We then calculated a ‘gene score’ for each gene and each amalgam gene within the dataset using the calculated weighted geometric mean of the FDR values \({q}_{i}\)) and their phenotype score (\({\varphi }_{i}\)).
$${{\rm{\gamma }}}_{i}=\left({\varphi }_{i}\right)\left(-{\log }_{10}{q}_{i}\right)$$
We next sort the gene scores (\({\gamma }_{i}\)) in an ascending order or a descending order for the underabundant and overabundant tests, respectively.
Finally, we calculated an empirical FDR (δi) by stepping through the weighted geometric mean (q) arrays and determining for each rank (i) how many amalgam genes (\({g}_{i}\in A\)) are preceding it. Because the true empirical FDR will be zero for all genes preceding the first amalgam gene, we provided a nonzero score by constraining the reported FDR to be the maximum of the empirical FDR and the weighted geometric mean of that gene.

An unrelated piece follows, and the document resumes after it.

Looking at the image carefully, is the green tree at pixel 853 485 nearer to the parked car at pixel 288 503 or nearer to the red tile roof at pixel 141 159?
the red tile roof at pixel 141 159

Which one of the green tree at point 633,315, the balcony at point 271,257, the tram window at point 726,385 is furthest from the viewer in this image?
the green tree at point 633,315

$${\delta }_{i}\,={\mathrm{max}}\left(\frac{{c}_{i}}{i}\,|\,{q}_{i}\right)$$
$${c}_{i}\,=\,\mathop{\sum }\limits_{1}^{i}\left\{\begin{array}{c}1\;\text{if}{\;g}_{i}\in A\\ 0\;\text{if}{\;g}_{i}\notin A\end{array}\right.$$
This empirical false discovery is further constrained for explicit monotonicity by requiring the current score to be greater than or equal to the previous one.

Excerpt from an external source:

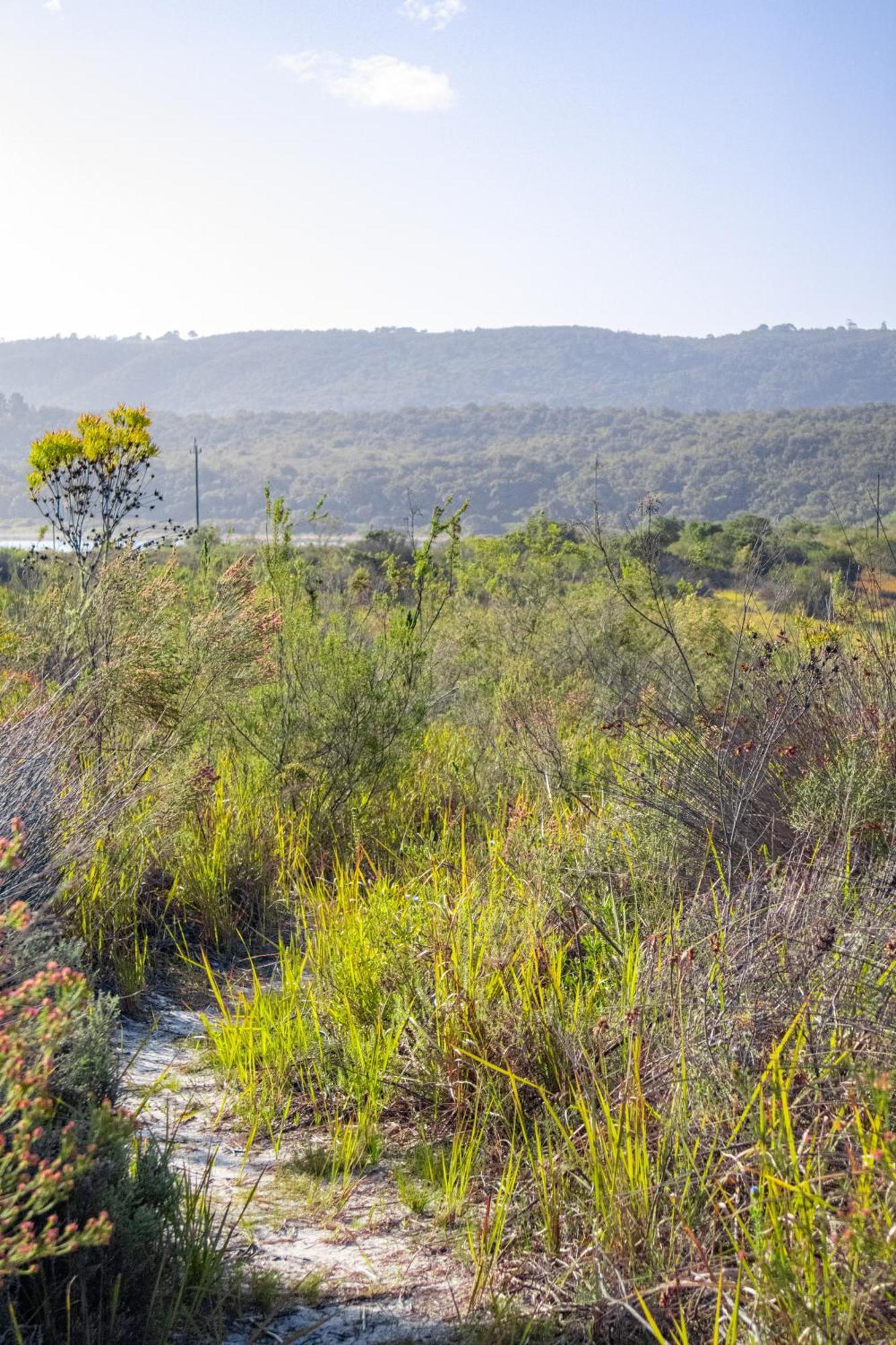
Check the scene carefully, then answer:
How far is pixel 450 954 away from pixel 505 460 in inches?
4363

$${\delta }_{i}\,={\mathrm{max}}\left({\delta }_{i}\,|\,{\delta }_{i-1}\right)\,\forall \,i\, > \,1$$
The geopagg algorithm is performed for the sgRNA underabundant and overabundant P values in parallel and the final scores for each gene are reported as the most significant of the two tests.
A total of 151 genes in the M1 library and 129 genes in the M3 library are targeted at two different transcriptional start sites by different sets of sgRNAs. These sets were evaluated independently, labeled as P1 and P2 (for example, GeneA_P1 and GeneA_P2). In cases where only one set is significant and labeled on a heatmap or volcano plot, the P1 or P2 label is not shown, but this information is included in Supplementary Tables 2 and 3.

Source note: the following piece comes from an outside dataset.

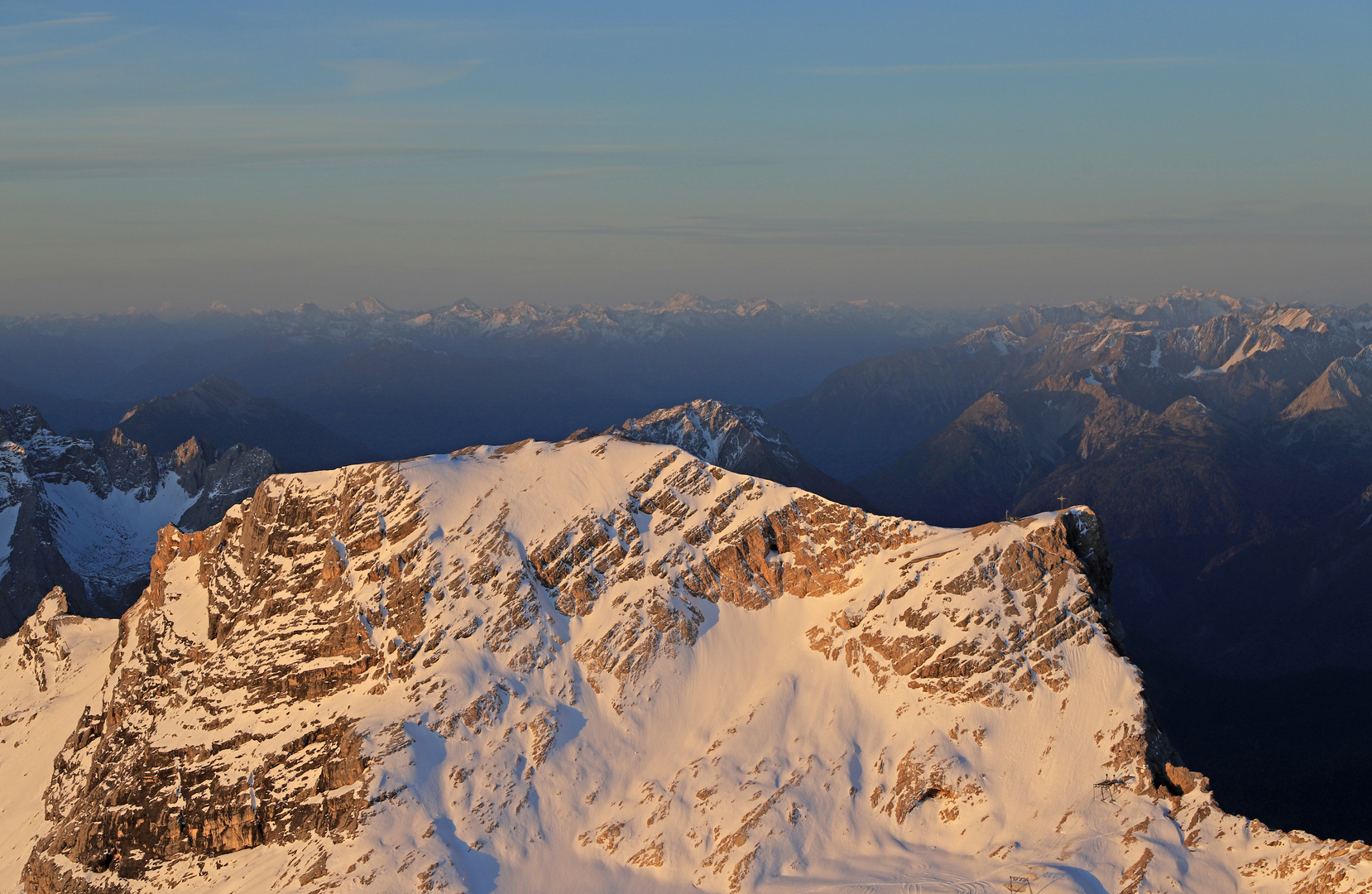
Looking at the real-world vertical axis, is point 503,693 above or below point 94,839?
above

Details on the bootstrapping analysis are provided in Supplementary Information.
Statistics and reproducibility
No statistical methods were used to predetermine sample sizes, but our sample sizes are similar to those reported in previous publications, as cited in Main. Numbers of replicates and number of mice used are stated in figures or figure legends (Figs. 2–5, 7 and 8 and Extended Data Figs. 4 and 7–9). In all figures that show a representative fluorescence micrograph (Figs. 1, 2, 4, 5 and 8 and Extended Data Figs. 2–5), the experiments were repeated at least once to verify similar findings. No repeat measurements were made on the same samples. Data were assumed to be normally distributed except for instances within the ‘crispr_screen’ pipeline where geopagg uses a negative binomial distribution to calculate P value. The ‘crispr_screen’ pipeline was used with FDR < 0.1 and controls for multiple comparisons using the Benjamini–Hochberg correction. For cell culture experiments, randomization was not performed because the treatment groups of cells were derived from the same parent population. Data collection and analysis were not performed in a blinded manner to the conditions of the experiments. No animals or data points were excluded from the relevant analyses. Major findings were validated using independent samples and orthogonal approaches.
Reporting summary
Further information on research design is available in the Nature Portfolio Reporting Summary linked to this article.